Отсюда открывается вид на Красную площадь. И просто невозможно не остановиться и не полюбоваться им, хотя и видел его тысячу раз.

Многие художники писали и пишут Красную площадь. Среди картин, изображающих ее, много по-настоящему замечательных произведений. Но характерная черта: почти все художники, однажды написав Красную площадь, снова и снова возвращаются к этому сюжету и с каждой новой картиной обнаруживают в нем новые грани и черты.

Москвичи давно поняли огромную силу впечатления, которое производит панорама Красной площади, недаром же уже в XVII веке иноземные посольства специально провозили через Воскресенские ворота.

То, что представало взгляду иноземцев тогда, и с того самого места, откуда смотрели они, мы можем увидеть на картине А. М. Васнецова «Красная площадь во второй половине XVII века».

В центре картины на фоне неба возвышается во всей многокрасочности и причудливости куполов и башенок собор Василия Блаженного. Мощным крепостным укреплением встает белёная Спасская башня с голубым, испещренным множеством золотых звездочек, циферблатом башенных часов — большой тогда редкостью. Так как с востока на подходе к Кремлю нет для врага естественной преграды, то здесь наиболее высока и мощна Кремлевская стена, перед ней — широкий ров и еще два ряда дополнительных укреплений — более низких каменных стен. В южной и северной частях площади возле собора Василия Блаженного и Никольских ворот — каменные башни-бастионы, так называемые раскаты, на которых установлены большие пушки. На Никольском раскате, в правой части картины, хорошо видны две пушки. Тогда каждое орудие такого калибра имело свое имя, на этом раскате были установлены пушки: «Каширова», названная по фамилии мастера, который ее лил, и «Ехидна», чье название показывало силу, злобность и свирепость орудия, ибо фантастическое существо ехидна — полуженщина-полузмея — отличалась именно этими качествами.

Справа — высокое и широкое крыльцо Земского приказа — главного тогдашнего правительственного учреждения. С левой стороны площади — каменные Торговые ряды.

Площадь полна народу, и если приглядеться, то можно увидеть и сцены народной жизни, и характерные для того времени типажи.

Примыкающая к Воскресенским воротам часть Красной площади (нынешний Воскресенский проезд), по свидетельству современников, была всегда особенно многолюдной.

Так было в XVII–XVIII веках, так было и в начале XX века.

◆ ◆ ◆ ◆ ◆ ◆ ◆

Задания:
**A.** Как назывались две пушки, стоявшие на Никольском раскате, согласно тексту о Красной площади?
**B.** Переведите на английский язык предложение из текста о Красной площади: «Справа — высокое и широкое крыльцо Земского приказа — главного тогдашнего правительственного учреждения.»
**C.** Приведите дословно фрагмент текста о Красной площади, начиная со слов «Москвичи давно поняли» и заканчивая словами «через Воскресенские ворота.».
Опирайтесь исключительно на текст.

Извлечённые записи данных

◆ ◆ ◆ ◆ ◆ ◆ ◆

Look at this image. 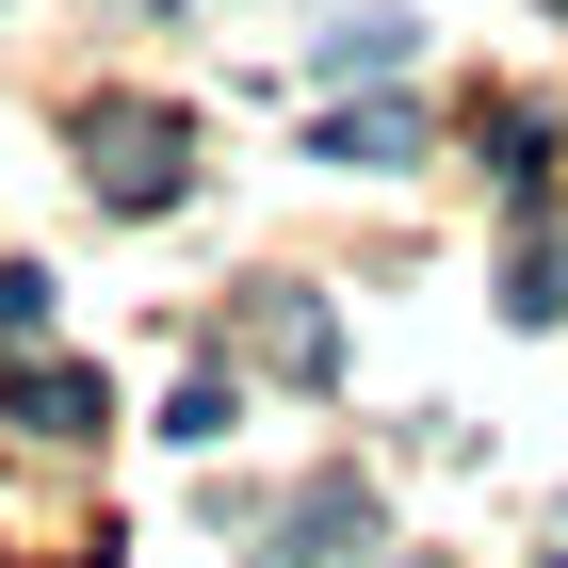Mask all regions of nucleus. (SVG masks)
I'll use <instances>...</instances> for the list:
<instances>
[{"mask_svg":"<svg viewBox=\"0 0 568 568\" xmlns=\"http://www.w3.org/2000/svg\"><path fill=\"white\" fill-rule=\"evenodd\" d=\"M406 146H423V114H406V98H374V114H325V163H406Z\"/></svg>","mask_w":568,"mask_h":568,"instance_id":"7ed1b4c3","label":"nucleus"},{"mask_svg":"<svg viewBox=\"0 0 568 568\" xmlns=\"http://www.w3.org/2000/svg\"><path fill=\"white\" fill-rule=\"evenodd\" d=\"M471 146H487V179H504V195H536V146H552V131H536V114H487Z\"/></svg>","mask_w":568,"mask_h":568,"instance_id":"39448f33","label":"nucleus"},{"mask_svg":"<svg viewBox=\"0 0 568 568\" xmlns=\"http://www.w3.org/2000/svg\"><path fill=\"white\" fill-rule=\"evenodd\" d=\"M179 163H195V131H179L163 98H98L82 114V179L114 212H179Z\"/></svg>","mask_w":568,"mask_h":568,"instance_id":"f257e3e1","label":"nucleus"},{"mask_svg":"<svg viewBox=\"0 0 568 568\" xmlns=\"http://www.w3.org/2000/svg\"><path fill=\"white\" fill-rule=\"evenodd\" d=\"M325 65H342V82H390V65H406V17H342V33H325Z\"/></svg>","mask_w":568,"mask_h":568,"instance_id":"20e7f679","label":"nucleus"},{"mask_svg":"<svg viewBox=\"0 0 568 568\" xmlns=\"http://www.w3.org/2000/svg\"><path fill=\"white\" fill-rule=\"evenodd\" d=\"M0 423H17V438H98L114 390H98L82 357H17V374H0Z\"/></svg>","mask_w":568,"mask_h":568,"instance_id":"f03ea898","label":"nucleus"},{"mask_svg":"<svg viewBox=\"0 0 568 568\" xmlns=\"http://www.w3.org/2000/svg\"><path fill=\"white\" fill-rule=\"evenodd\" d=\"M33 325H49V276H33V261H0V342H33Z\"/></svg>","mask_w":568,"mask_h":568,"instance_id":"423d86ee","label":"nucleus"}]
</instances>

◆ ◆ ◆ ◆ ◆ ◆ ◆

Ответы:
**A.** «Каширова» и «Ехидна».

**B.** On the right is the high, wide porch of the Zemsky Prikaz, the chief government office of that time.

**C.**
Москвичи давно поняли огромную силу впечатления, которое производит панорама Красной площади, недаром же уже в XVII веке иноземные посольства специально провозили через Воскресенские ворота.